• Selected extract:
━━━━━━━━

FTX’s $8bn crunch exposes a dog-eat-dog cryptosphere

The trajectory from hero to zero can be swift and brutal, as Sam Bankman-Fried can attest. The 30-year-old boss of FTX, who last year aspired to buy Goldman Sachs, this week saw his on-paper $24bn fortune crumble, as his crypto exchange suffered an $8bn liquidity crunch. SBF marketed himself as the friendly face of crypto, who was — at least ostensibly — engaging with regulators, and attracting celebrities and blue-chip investors. His empire’s downfall leaves a dog-eat-dog cryptosphere that ordinary investors, regulators and politicians should treat with caution.

SBF’s woes began on November 2, when CoinDesk revealed that his hedge fund, Alameda Research, was full of the tokens FTX prints out of thin air, FTT. Of Alameda’s $14.6bn in assets, nearly $6bn was FTT, with $2.2bn of it pledged as collateral against loans. Four days later, FTX’s arch-rival, Binance, said it would sell its $580mn of FTT in light of the revelations. This spooked customers, who withdrew as much as $6bn from FTX in three days, eroding FTT’s value from $22 to $5. FTX appealed to Binance to rescue it on Tuesday. In a surprise to precisely no one, Binance killed the deal less than two days later, citing inquiries by US securities and futures watchdogs into FTX, and allegedly mishandled customer funds. FTX limps on to find other white knights.

━━━━━━━━

(Dataset records)
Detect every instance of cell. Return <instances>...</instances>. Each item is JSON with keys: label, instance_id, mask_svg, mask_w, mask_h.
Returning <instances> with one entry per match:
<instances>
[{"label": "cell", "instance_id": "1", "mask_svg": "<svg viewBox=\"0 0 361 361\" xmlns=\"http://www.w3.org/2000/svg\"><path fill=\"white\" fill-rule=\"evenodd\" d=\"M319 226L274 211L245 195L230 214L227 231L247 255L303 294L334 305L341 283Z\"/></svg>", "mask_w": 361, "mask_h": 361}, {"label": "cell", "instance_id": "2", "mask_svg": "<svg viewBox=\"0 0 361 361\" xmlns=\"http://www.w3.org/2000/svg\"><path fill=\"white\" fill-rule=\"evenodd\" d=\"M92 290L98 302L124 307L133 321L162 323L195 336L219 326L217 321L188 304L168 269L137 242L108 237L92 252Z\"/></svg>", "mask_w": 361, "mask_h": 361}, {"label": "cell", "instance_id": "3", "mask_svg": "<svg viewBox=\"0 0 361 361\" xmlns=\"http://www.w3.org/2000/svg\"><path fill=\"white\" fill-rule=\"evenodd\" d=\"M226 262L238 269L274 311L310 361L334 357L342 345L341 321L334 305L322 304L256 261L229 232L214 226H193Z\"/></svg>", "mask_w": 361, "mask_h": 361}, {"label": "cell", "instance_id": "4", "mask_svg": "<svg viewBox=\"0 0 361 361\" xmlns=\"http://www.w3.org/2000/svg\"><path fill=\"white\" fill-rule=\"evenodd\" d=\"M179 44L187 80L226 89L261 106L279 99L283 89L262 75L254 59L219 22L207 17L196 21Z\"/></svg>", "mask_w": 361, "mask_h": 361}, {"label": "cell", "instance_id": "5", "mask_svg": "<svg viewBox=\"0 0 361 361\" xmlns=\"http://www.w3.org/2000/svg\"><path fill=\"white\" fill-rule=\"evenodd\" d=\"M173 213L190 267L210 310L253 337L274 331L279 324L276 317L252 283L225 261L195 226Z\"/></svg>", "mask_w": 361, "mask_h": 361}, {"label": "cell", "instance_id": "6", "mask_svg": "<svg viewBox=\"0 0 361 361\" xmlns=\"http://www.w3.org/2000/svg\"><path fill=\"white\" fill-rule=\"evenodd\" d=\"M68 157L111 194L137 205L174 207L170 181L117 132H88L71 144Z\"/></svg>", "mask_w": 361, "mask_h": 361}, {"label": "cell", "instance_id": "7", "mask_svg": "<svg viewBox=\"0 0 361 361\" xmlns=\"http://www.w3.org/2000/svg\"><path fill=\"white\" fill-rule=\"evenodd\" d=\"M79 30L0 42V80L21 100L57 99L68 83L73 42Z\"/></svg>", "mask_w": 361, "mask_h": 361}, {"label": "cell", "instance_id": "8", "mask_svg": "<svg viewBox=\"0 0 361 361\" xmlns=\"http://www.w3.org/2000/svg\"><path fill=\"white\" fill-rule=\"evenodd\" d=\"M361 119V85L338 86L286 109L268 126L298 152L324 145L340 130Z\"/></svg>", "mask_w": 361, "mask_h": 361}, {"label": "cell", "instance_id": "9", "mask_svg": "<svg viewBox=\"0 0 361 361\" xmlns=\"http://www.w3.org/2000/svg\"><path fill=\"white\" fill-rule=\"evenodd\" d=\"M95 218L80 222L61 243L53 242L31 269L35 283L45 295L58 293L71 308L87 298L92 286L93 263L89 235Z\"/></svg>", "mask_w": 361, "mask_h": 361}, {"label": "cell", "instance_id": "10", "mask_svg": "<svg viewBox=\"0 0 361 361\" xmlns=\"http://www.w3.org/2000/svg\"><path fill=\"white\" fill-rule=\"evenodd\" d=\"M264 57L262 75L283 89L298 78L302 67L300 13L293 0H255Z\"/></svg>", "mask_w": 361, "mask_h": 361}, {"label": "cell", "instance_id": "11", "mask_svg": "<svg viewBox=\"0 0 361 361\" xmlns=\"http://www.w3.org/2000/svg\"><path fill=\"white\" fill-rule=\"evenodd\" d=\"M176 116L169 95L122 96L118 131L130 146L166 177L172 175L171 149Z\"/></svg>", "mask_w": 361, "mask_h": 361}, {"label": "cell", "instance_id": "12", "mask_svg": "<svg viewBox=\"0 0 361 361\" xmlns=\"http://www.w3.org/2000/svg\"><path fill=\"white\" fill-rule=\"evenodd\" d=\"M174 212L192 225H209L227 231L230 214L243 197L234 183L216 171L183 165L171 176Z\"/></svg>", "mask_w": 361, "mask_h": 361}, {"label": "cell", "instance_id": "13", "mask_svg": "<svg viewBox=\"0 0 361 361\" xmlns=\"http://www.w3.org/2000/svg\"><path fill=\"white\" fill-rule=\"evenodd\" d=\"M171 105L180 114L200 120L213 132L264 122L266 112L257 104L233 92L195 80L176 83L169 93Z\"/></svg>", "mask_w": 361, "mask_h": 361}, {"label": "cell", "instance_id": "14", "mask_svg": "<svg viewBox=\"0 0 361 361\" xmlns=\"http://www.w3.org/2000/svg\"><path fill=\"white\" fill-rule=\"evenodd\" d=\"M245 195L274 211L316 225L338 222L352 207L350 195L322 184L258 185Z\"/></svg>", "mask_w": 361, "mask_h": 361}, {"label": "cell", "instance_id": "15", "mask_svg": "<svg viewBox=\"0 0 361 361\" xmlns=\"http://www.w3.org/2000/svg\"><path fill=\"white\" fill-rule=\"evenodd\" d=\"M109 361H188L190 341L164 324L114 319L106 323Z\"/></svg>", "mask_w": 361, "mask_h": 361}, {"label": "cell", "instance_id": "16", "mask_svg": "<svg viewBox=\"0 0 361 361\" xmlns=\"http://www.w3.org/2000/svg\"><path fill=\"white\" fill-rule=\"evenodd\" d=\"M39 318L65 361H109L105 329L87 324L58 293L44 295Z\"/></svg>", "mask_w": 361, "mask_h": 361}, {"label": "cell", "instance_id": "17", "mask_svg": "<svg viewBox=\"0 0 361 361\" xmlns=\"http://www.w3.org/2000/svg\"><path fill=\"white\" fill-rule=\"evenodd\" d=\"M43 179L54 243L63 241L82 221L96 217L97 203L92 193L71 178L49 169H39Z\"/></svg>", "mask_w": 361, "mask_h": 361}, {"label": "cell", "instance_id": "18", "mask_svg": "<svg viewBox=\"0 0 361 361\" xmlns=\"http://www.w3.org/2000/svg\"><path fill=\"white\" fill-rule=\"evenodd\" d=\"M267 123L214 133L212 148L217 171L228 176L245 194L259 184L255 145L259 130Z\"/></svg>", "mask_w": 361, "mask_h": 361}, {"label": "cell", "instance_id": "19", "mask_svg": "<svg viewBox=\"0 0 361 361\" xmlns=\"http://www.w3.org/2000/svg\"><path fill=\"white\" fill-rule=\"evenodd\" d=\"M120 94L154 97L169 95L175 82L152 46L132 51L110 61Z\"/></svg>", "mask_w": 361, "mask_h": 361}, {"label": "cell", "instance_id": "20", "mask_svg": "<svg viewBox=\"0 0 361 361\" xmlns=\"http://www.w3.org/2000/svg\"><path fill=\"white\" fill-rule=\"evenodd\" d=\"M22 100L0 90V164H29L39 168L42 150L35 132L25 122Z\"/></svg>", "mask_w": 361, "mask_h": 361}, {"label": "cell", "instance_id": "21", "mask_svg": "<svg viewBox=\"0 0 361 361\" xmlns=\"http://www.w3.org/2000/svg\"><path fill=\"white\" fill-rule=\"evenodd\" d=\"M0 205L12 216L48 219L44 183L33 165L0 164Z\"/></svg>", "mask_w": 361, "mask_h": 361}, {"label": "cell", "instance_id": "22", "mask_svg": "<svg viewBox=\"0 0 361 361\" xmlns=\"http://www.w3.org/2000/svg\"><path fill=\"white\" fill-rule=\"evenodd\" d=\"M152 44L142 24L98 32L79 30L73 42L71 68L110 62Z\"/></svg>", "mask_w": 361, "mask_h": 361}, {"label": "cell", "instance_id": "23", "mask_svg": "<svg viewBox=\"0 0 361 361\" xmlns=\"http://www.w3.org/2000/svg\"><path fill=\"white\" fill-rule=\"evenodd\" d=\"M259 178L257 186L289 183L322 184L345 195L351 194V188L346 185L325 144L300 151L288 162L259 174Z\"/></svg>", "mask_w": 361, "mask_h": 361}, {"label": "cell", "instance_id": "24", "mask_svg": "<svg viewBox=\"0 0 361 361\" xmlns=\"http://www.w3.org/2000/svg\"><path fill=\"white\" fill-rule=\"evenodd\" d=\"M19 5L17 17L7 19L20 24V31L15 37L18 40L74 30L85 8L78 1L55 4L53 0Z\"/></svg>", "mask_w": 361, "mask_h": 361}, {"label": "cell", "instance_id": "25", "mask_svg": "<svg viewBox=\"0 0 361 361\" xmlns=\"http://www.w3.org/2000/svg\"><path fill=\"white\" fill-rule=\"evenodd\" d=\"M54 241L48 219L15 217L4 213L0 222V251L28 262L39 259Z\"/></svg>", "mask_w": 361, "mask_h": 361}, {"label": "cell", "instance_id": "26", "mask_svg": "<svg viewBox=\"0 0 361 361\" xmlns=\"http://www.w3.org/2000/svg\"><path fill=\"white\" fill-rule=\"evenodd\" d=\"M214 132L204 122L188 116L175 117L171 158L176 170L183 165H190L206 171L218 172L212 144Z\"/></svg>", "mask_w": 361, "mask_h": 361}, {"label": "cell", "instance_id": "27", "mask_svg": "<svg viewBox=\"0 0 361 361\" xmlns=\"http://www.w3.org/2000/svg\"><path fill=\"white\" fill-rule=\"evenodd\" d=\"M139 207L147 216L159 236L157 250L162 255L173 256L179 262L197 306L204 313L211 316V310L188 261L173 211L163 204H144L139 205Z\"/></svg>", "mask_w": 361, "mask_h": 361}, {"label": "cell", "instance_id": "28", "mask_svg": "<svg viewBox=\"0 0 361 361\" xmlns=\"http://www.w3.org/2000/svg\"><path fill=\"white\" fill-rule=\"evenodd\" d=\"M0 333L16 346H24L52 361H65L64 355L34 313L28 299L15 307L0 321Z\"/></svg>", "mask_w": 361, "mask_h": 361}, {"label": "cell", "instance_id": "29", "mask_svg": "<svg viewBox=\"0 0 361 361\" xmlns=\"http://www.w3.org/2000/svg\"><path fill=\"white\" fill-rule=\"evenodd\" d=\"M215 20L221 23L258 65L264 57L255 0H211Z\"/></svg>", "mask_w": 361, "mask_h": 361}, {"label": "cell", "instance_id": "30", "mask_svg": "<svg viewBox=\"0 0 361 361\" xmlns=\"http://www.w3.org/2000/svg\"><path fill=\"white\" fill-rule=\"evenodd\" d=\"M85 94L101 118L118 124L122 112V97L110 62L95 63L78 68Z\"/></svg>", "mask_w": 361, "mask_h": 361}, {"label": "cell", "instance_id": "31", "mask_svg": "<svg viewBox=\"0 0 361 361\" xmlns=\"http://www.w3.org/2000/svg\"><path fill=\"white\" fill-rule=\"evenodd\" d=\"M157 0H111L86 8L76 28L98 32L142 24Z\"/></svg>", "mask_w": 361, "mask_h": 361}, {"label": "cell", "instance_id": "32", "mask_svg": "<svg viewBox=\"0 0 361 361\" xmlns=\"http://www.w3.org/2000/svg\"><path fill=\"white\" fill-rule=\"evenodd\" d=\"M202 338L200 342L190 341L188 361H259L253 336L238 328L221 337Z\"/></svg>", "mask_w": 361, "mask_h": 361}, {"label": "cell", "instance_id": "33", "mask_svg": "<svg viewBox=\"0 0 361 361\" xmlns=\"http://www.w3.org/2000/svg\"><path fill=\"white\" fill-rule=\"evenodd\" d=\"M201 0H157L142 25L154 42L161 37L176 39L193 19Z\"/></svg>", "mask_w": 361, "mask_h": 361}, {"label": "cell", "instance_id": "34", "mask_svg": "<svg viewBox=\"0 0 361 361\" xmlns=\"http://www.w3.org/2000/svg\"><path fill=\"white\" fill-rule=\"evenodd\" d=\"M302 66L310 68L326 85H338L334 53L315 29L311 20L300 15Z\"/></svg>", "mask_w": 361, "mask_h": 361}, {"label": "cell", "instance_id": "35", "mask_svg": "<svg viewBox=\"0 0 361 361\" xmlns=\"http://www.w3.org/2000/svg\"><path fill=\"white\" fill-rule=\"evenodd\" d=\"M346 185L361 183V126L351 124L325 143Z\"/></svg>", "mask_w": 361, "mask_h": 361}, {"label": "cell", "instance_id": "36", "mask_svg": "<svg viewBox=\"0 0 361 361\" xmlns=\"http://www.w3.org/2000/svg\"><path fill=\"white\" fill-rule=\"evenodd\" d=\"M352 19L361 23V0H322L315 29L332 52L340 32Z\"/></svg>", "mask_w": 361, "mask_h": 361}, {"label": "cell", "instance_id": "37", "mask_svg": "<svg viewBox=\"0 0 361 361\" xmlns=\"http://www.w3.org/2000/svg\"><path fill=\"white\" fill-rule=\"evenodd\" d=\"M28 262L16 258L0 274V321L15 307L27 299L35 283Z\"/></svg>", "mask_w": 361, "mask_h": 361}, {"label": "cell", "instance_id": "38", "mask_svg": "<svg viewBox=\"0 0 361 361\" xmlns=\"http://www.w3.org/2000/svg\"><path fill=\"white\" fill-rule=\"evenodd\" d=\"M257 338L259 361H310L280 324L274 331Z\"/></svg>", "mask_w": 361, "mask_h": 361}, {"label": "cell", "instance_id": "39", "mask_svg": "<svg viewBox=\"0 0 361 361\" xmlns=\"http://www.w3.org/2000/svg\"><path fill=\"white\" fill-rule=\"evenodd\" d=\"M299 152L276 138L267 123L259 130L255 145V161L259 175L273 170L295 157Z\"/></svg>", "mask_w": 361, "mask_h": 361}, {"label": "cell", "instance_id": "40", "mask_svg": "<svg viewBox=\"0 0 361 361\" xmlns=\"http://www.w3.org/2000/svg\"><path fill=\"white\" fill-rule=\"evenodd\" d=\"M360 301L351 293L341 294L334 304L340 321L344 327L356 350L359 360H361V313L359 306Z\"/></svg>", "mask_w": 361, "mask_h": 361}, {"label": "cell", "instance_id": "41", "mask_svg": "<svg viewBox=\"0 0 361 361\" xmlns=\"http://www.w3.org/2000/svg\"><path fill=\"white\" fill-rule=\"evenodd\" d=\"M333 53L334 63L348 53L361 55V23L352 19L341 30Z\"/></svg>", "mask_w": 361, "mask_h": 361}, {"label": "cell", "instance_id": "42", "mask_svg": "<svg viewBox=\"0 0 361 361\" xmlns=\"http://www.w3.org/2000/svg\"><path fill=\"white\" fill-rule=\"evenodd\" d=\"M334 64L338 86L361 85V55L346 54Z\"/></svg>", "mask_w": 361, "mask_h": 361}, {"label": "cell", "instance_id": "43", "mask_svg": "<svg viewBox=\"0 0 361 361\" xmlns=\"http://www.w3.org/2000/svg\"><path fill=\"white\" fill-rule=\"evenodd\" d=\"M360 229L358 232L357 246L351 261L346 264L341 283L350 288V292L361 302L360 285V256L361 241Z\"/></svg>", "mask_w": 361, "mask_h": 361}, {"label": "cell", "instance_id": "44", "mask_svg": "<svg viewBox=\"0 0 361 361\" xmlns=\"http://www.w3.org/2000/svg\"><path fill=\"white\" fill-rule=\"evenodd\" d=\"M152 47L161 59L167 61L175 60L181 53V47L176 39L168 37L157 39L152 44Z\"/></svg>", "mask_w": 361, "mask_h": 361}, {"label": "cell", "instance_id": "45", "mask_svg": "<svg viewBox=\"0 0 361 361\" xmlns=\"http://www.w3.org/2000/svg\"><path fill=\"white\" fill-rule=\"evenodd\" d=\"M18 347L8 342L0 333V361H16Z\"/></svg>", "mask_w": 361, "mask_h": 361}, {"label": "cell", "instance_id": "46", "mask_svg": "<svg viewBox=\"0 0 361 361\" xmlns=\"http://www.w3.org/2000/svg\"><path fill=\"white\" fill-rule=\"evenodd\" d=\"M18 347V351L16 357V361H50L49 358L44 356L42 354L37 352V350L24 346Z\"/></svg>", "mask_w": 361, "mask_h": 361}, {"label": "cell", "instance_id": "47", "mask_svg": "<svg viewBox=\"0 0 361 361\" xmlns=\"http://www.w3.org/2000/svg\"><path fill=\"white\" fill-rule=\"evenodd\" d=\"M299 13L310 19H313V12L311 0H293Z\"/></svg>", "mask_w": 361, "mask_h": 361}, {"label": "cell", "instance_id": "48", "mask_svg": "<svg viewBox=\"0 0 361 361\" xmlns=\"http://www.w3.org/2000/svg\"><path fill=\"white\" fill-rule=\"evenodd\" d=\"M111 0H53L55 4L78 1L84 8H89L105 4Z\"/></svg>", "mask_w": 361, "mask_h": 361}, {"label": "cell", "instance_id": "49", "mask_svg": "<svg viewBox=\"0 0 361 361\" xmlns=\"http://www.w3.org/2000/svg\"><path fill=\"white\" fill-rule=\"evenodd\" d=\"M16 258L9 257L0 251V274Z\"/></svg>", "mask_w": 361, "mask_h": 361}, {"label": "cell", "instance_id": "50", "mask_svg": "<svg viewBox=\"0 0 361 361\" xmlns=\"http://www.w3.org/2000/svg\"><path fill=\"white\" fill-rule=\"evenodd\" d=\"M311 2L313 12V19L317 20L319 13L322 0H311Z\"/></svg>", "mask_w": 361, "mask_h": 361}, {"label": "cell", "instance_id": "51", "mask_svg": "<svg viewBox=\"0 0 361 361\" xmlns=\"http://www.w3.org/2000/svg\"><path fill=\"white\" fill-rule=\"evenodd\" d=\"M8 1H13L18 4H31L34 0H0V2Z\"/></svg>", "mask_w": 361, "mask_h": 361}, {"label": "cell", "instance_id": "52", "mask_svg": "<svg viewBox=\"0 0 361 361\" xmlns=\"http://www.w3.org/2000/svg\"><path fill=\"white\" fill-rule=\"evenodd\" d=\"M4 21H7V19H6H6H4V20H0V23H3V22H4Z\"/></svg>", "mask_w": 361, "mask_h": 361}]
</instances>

━━━━━━━━

• Exercise brief: Retype the stretch of the FTX article from "SBF’s woes began" through "other white knights." word for word.

• Response to the exercise:
SBF’s woes began on November 2, when CoinDesk revealed that his hedge fund, Alameda Research, was full of the tokens FTX prints out of thin air, FTT. Of Alameda’s $14.6bn in assets, nearly $6bn was FTT, with $2.2bn of it pledged as collateral against loans. Four days later, FTX’s arch-rival, Binance, said it would sell its $580mn of FTT in light of the revelations. This spooked customers, who withdrew as much as $6bn from FTX in three days, eroding FTT’s value from $22 to $5. FTX appealed to Binance to rescue it on Tuesday. In a surprise to precisely no one, Binance killed the deal less than two days later, citing inquiries by US securities and futures watchdogs into FTX, and allegedly mishandled customer funds. FTX limps on to find other white knights.